Is anybody using this project yet? In what ways?
I’d also like to collect some simple examples of Arrow with Dash that we can eventually fold into the Dash user guide (if they are compelling!)
Of the top of my head, I can see Arrow being useful in Dash in a couple of ways:
Using Parquet files → PyArrow when caching (to the disk) and loading data from callbacks or in transfering between callbacks and multi-user dash apps. Right now, the examples are using JSON, which may or may not be slower and may or may not have issues in data conversion. See https://plot.ly/dash/performance and Capture window/tab closing event for examples that could be adapted to Arrow with Parquet
Using PyArrow’s Tables instead of Pandas DataFrames (https://arrow.apache.org/docs/python/pandas.html). In http://arrow.apache.org/blog/2017/10/15/fast-python-serialization-with-ray-and-arrow/, the authors mention that Arrow
Arrow supports zero-copy reads, so objects can naturally be stored in shared memory and used by multiple processes
Does this apply for mutliple wsgi processes? In Dash, a common pattern is to read from a global Pandas DataFrame, which (AFAIK) is copied for each of the workers when the app runs under gunicorn (
$ gunicorn app.server --workers 4). If this was an Arrow Table, would this Table be automatically shared across all workers? How does that work?

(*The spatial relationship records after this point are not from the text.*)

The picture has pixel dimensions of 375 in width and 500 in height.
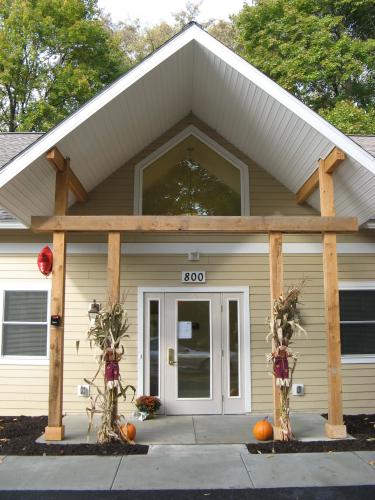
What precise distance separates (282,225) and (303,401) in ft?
11.0

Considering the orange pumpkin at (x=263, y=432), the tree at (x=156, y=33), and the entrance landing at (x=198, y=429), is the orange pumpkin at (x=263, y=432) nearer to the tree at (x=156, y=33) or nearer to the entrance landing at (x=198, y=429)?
the entrance landing at (x=198, y=429)

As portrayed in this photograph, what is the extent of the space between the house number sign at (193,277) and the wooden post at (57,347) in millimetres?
2455

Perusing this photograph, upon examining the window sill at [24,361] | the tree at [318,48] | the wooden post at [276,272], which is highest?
the tree at [318,48]

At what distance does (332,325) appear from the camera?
6.72 meters

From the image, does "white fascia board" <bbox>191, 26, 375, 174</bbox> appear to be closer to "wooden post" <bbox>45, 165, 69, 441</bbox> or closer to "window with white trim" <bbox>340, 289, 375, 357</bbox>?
"window with white trim" <bbox>340, 289, 375, 357</bbox>

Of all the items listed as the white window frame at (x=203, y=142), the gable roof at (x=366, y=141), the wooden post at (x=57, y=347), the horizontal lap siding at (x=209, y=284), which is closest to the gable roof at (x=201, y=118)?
the white window frame at (x=203, y=142)

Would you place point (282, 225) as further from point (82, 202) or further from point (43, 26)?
point (43, 26)

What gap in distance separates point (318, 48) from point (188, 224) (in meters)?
16.8

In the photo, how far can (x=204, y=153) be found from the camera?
886 cm

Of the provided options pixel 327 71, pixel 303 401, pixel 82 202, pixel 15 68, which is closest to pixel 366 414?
pixel 303 401

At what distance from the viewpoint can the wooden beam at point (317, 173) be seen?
667 centimetres

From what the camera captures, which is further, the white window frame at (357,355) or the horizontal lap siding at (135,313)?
the white window frame at (357,355)

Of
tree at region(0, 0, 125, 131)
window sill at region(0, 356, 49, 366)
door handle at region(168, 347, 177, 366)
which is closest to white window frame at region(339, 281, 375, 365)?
door handle at region(168, 347, 177, 366)

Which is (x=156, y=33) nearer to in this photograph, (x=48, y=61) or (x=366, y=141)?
(x=48, y=61)
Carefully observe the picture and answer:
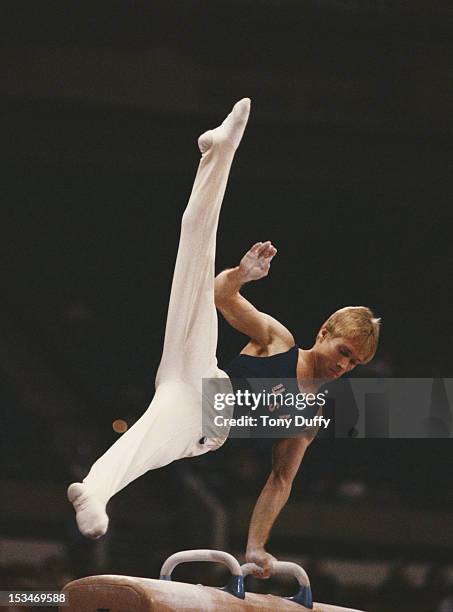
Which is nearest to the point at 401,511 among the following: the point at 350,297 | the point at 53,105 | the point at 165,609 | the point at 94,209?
the point at 350,297

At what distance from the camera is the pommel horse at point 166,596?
12.7 feet

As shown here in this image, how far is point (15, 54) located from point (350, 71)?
3.41m

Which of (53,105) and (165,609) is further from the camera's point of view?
(53,105)

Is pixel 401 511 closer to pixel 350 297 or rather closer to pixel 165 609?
pixel 350 297

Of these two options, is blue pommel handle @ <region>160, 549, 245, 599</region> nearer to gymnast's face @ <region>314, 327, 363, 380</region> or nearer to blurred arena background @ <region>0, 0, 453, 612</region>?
gymnast's face @ <region>314, 327, 363, 380</region>

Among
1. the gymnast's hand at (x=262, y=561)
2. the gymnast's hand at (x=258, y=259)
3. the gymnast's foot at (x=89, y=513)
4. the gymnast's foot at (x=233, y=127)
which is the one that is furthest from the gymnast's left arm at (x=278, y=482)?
the gymnast's foot at (x=233, y=127)

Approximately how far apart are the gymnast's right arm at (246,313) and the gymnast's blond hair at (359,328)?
263 millimetres

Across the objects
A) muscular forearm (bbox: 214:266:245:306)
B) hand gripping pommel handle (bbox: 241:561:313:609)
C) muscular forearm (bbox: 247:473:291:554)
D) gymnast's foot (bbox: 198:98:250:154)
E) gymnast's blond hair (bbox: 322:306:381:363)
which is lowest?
hand gripping pommel handle (bbox: 241:561:313:609)

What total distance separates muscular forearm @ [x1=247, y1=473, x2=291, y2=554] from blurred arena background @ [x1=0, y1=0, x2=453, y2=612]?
433 centimetres

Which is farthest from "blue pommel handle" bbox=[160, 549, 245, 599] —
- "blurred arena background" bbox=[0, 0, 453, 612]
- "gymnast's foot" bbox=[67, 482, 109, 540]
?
"blurred arena background" bbox=[0, 0, 453, 612]

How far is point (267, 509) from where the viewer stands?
5203 mm

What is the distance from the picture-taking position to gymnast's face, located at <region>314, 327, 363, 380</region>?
17.0ft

Another common pattern in Dash is share data between callbacks by serializing the data as JSON and storing in the network/the user’s browser (see https://plot.ly/dash/sharing-data-between-callbacks). These examples use JSON. Is there a way that some serialized form of an Arrow Table would be more efficient (both in serialization/deserialization time but also in request size).
When Dash apps deal with “large data” (data that is too big to fit in RAM), we usually store it in a database or a sqlite file. Is Parquet + Arrow a better solution for this now?
It would be great to fill up this thread with answers to these questions in the form of simple, reproducable examples. And if anyone has any other ideas or examples, please share!